Why are stars spherical whereas (some) galaxies are disks?

I read here that galaxies become disks if there is a lot of gas in them, since their angular momentum is conserved while their energy decreases due to collisions of the gas particle. I have two questions about this:

1. Why is the disk the configuration that has low energy and high momentum? Can't there be a spherical shape that meets the same conditions?

2. If stars are formed when gas collapses under by gravity, why doesn't the gas create a disk shape, but instead creates a spherical shape?

• Apr 26, 2017 at 11:30

Disk galaxies form as a consequence of the existence of a non-vanishing tidal field at the time the gravitational collapse of the galaxy decouples it from expansion. This is a good reference if you want to read the details at early epochs of this process. But, as you mention, it boils down to conservation of angular momentum. These galaxies are said to be supported by rotation, in the sense that the rotation velocity dominates the random motion, in other words the number $V_{\rm circ}/\sigma$ is large.

The problem is that kinematic cold disks are in general very unstable, and even small perturbation over time can destroy them, ending up in galaxies with more spherical shapes. Evolution in a hierarchical universe, such as ours, will naturally lead to young disk galaxies and old elliptical galaxies. Although this is still a matter of debate.

This argument should also give you an idea as to why there are no disk stars: at the time of formation, material indeed can be accreated in the shape of a disk, but over time, all the instabilities generated by the formation of the star would relax the system to a spherical shape

Why are stars round whereas galaxies are disks?

Nice question which is a approximation only of what happens in reality. Our earth is not a sphere but a sphere with flattens poles. I suppose that one can find stars for which this holds too. On the other side galaxies could be beside others lenticular galaxies or eliptical galaxies.

For me it looks like there is a coincidence between the mass density and the angular velocity of the observed object. Earth and stars are more solid while lenticular galaxies are at the other end of the classification. Knowing the radial velocity of a galaxy the flatness of the galaxy seems to be a good criterion for finding out the contained masses of this galaxy. Perhaps in detail it would be possible to refine the process by taking the thickness in several radial distances of the galaxy and get a good idea about the massiveness of galaxies.

*EXTRACTED ENTRIES*:
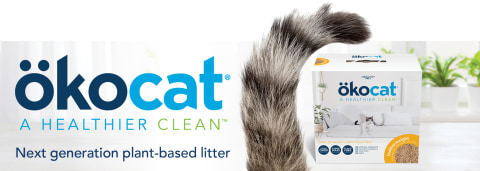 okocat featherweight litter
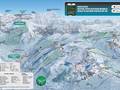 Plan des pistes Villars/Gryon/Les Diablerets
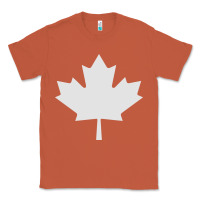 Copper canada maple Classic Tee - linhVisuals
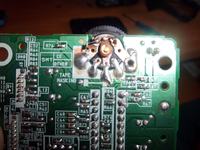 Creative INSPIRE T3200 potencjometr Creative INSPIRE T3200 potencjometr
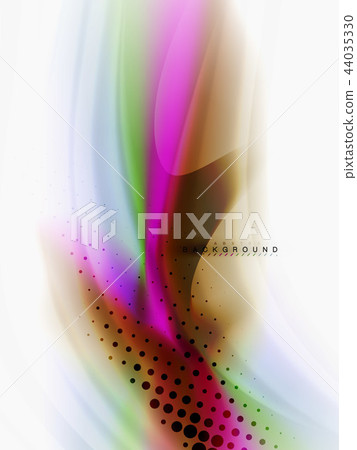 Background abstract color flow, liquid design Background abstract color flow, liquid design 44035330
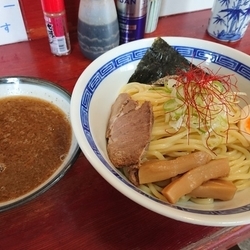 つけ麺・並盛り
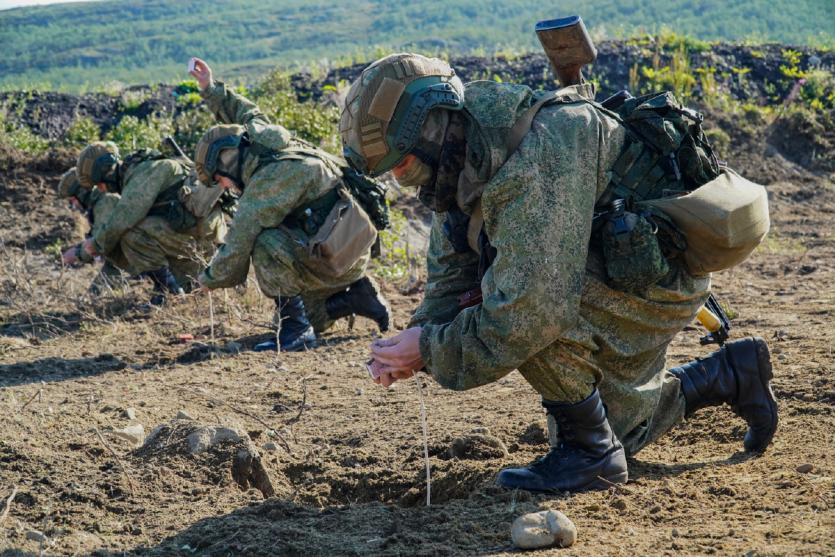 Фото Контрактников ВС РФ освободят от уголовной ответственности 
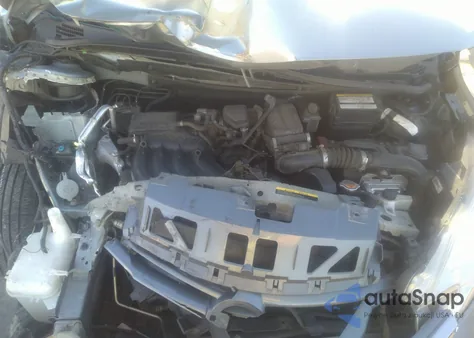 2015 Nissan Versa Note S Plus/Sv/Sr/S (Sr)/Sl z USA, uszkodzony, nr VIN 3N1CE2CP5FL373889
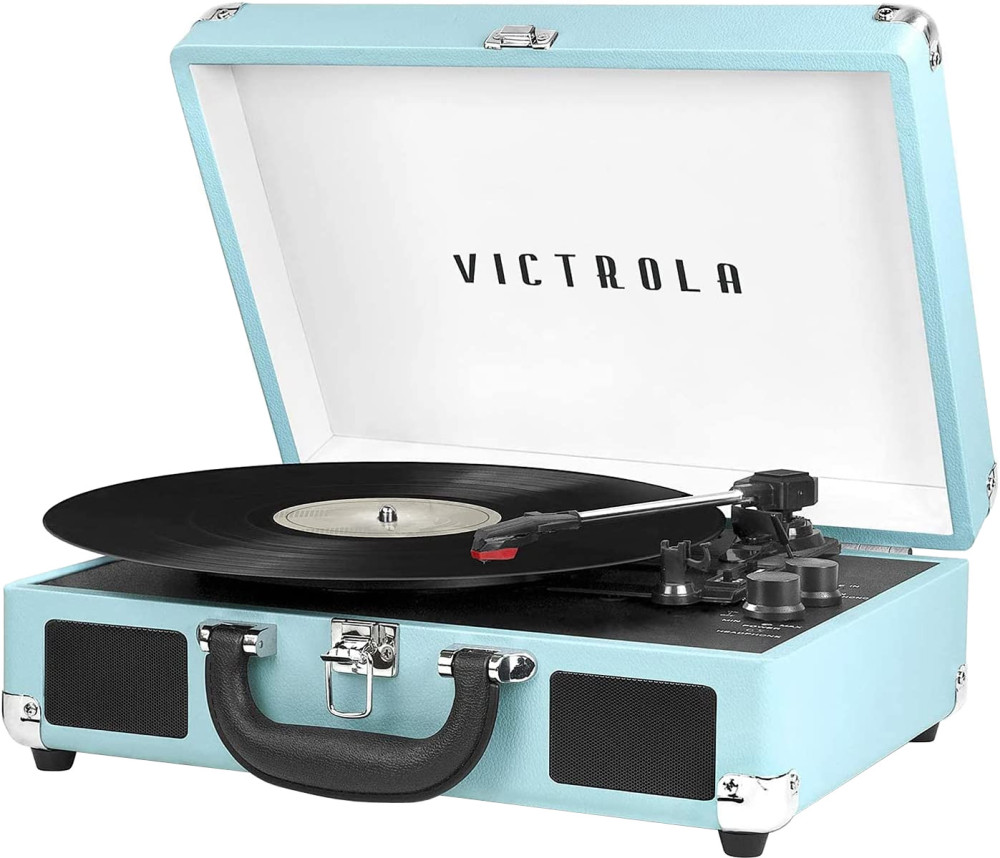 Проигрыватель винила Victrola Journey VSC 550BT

*PROBLEMS TO WORK ON*:
[a] Print the part of the thread on why stars are spherical but galaxies are disks, starting with "The problem is" and going on through "matter of debate.".
[b] Write what comes next in the forum thread about the shapes of stars and galaxies, picking up after its final sentence.

*RESULTS*:
[a]
The problem is that kinematic cold disks are in general very unstable, and even small perturbation over time can destroy them, ending up in galaxies with more spherical shapes. Evolution in a hierarchical universe, such as ours, will naturally lead to young disk galaxies and old elliptical galaxies. Although this is still a matter of debate.

[b]
To make my thoughts clearer

• as well as we could conclude from the shape of the rotational paraboloid of a liquid in a rotating buckets (with a - for all observed liquids - constant angular velocity) about the viscosity OR for the same liquid on different planets about the different gravitational potentials

• as well we can use the model of a liquid and instead of intermolecular forces calculate the gravitational forces between the stars in a galaxy.

Hope someone will show that this is what astronomers are doing.

The post you're referred to explains reasonably well why spiral galaxies are discs. So why are stars not disc like. The simple answer is: a disc-like object cannot be a star.

But what is a star? A star is an object that at its core has the right conditions for thermo-nuclear reactions, in particular temperatures $T\sim10^8K$. There are gaseous disc that reach extreme temperatures, but these are accretion discs around supermassive black holes, i.e. they are not gravitationally self-supported.

The temperature in a self-gravitating gaseous disc of comparable mass and size as a star is necessarily much lower. Moreover, any viscosity (which may be due to magneto-hydrodynamical or gravitational processes within the disc) inevitably promotes angular-momentum transport outwards and mass transport inwards, resulting in the formation of a star at the centre.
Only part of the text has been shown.